7. En deuxième lieu, M. A… demande au tribunal de condamner l’Etat au versement de la somme de 3 000 euros en réparation du préjudice qui résulterait de la tardiveté de l’exécution du jugement du 21 février 2022. Toutefois, une telle demande d’indemnisation se rapporte à un litige distinct de celui sur lequel a statué le tribunal le 21 février 2022, et ne relève pas de l’office du juge de l’exécution. Par suite, sa demande d’indemnisation est manifestement irrecevable et doit être rejetée.
8. En dernier lieu, il n’y a pas lieu, dans les circonstances de l’espèce, de mettre à la charge de l’Etat une somme au titre des frais exposés par M. A… dans la présente instance.
O R D O N N E :
Article 1er : Il n’y a pas lieu de statuer sur les conclusions de M. A… tendant à l’exécution du jugement du 21 février 2022 en tant que, par ce jugement, le tribunal a enjoint à l’administration de lui délivrer un titre de séjour.
Article 2 : Le surplus des conclusions de la demande d’exécution est rejeté.
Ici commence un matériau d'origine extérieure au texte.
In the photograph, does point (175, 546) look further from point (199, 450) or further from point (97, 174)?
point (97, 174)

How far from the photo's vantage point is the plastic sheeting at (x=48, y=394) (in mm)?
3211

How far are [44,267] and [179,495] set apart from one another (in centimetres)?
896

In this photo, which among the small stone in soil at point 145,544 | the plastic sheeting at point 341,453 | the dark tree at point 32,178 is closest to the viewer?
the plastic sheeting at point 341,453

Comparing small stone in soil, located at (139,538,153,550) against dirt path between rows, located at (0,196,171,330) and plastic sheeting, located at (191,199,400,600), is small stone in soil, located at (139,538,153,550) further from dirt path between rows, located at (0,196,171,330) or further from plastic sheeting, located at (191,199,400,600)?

Article 3 : Le présent jugement sera notifié à M. B… A…, à Me Reghioui et au préfet de la Seine-Saint-Denis.
Fait à Montreuil, le 24 octobre 2025.
Le président de la 9ème chambre,
Jean-Marc Guérin-Lebacq
La République mande et ordonne au préfet de la Seine-Saint-Denis, en ce qui le concerne ou à tous commissaires de justice à ce requis en ce qui concerne les voies de droit commun contre les parties privées, de pourvoir à l’exécution de la présente décision.